— BEGIN Dataset extract —

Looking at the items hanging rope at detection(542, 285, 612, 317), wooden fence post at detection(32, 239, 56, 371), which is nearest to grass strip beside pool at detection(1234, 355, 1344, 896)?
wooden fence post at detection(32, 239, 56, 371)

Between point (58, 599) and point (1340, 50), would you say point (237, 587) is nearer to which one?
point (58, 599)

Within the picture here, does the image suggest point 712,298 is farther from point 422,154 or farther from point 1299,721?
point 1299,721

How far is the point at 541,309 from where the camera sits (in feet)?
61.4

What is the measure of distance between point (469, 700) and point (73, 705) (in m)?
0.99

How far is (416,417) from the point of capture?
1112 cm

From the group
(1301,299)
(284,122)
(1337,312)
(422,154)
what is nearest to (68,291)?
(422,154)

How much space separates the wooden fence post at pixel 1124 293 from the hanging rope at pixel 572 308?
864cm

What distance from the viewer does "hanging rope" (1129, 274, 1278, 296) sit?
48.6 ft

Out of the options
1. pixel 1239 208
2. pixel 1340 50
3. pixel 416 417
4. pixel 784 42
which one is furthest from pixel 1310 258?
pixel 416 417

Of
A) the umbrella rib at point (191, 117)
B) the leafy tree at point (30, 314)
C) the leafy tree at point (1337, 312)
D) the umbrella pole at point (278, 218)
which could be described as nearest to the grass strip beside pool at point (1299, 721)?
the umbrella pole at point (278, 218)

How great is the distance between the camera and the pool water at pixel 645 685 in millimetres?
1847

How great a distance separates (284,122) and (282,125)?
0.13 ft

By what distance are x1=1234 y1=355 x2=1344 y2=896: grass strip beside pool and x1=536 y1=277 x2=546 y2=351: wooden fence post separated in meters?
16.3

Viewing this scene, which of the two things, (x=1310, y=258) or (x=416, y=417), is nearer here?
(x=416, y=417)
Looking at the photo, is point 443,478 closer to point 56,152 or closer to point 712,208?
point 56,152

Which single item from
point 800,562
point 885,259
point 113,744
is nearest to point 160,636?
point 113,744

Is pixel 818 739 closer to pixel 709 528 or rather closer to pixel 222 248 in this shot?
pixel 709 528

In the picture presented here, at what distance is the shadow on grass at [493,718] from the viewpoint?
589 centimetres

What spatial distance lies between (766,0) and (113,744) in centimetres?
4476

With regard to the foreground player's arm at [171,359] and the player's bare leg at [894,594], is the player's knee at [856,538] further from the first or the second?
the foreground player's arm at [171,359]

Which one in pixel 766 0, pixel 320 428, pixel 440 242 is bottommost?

— END Dataset extract —

- **Exercise details**
Rewrite all the records above with "dangling rope" substituted for each "hanging rope", keeping everything else the same.

- **Task answer**
Looking at the items dangling rope at detection(542, 285, 612, 317), wooden fence post at detection(32, 239, 56, 371), which is nearest to grass strip beside pool at detection(1234, 355, 1344, 896)?
wooden fence post at detection(32, 239, 56, 371)

Between point (58, 599) and point (1340, 50), would you say point (237, 587) is nearer to which one?
point (58, 599)

Within the picture here, does the image suggest point 712,298 is farther from point 422,154 or farther from point 1299,721?
point 1299,721

How far is the point at 541,309 from where the camera sits (in feet)?
61.4

What is the measure of distance between point (469, 700) and point (73, 705) (in m)?
0.99

How far is (416,417) from the point of capture?
1112 cm

From the group
(1301,299)
(284,122)
(1337,312)
(422,154)
what is nearest to (68,291)?
(422,154)

How much space separates the wooden fence post at pixel 1124 293 from the dangling rope at pixel 572 308?
864cm

What distance from the viewer does "dangling rope" (1129, 274, 1278, 296) sit?
48.6 ft

Out of the options
1. pixel 1239 208
2. pixel 1340 50
3. pixel 416 417
4. pixel 784 42
which one is furthest from pixel 1310 258?
pixel 416 417

Of
A) the umbrella rib at point (191, 117)
B) the leafy tree at point (30, 314)
C) the leafy tree at point (1337, 312)
D) the umbrella pole at point (278, 218)
which could be described as nearest to the grass strip beside pool at point (1299, 721)?
the umbrella pole at point (278, 218)

How great is the distance between the camera and the pool water at pixel 645 685 in millimetres?
1847

How great a distance separates (284,122) and (282,125)?
0.13 ft

By what distance are x1=1234 y1=355 x2=1344 y2=896: grass strip beside pool and x1=536 y1=277 x2=546 y2=351: wooden fence post separated in meters?
16.3

Viewing this scene, which of the two things, (x=1310, y=258) or (x=416, y=417), is nearer here?
(x=416, y=417)
Looking at the photo, is point 443,478 closer to point 56,152 or closer to point 712,208?
point 56,152

Which single item from
point 800,562
point 885,259
point 113,744
is nearest to point 160,636?
point 113,744

Is pixel 818 739 closer to pixel 709 528 or rather closer to pixel 222 248 in this shot?
pixel 709 528

In the picture presented here, at what distance is the shadow on grass at [493,718] from the viewpoint?
589 centimetres

What spatial distance lies between (766,0) and (113,744) in centimetres?
4476

With regard to the foreground player's arm at [171,359] and the player's bare leg at [894,594], is the player's knee at [856,538] further from the first or the second?
the foreground player's arm at [171,359]

Which one in pixel 766 0, pixel 320 428, pixel 440 242 is bottommost?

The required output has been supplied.